Project TEACH, the New York State (NYS) Office of Mental Health child/adolescent and perinatal psychiatry access program, has launched its "Webinar Wednesday" series for 2025. Each webinar in the series includes Continuing Medical Education (CME) credit(s) and is offered at no cost to NYS clinicians that care for child, adolescent or perinatal patients, including family medicine, pediatric, obstetrics/gynecology (ob/gyn), as well as psychiatric clinicians, residents, therapists and allied health professionals imbedded with a health care practice.

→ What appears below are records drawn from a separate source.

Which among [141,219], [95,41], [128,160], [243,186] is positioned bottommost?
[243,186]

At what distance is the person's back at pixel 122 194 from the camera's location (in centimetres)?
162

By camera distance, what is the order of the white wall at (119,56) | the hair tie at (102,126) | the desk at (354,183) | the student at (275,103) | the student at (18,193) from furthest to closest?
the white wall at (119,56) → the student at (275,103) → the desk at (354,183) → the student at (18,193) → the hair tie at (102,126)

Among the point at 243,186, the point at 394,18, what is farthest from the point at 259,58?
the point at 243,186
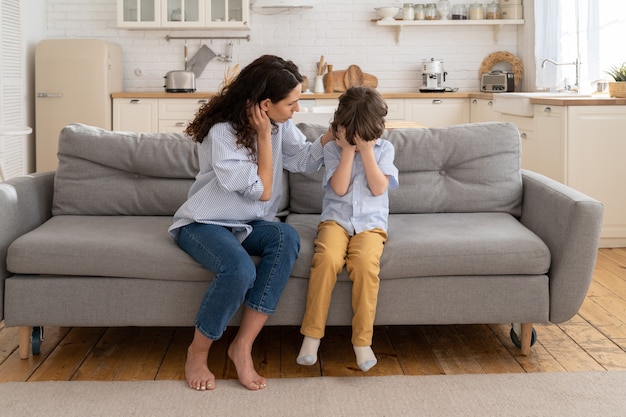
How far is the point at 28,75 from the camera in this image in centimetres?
711

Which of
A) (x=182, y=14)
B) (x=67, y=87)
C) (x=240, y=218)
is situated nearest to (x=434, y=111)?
(x=182, y=14)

2025 "Webinar Wednesday" Series

NYS clinicians are encouraged to register for upcoming Project TEACH webinars regarding a variety of child/adolescent and maternal mental health topics. To view all webinar events, NYS clinicians should refer to the Project TEACH "Upcoming Events" web page. Please note: NYS clinicians who register for the 2025 "Webinar Wednesday" series will be automatically registered for all remaining series webinars.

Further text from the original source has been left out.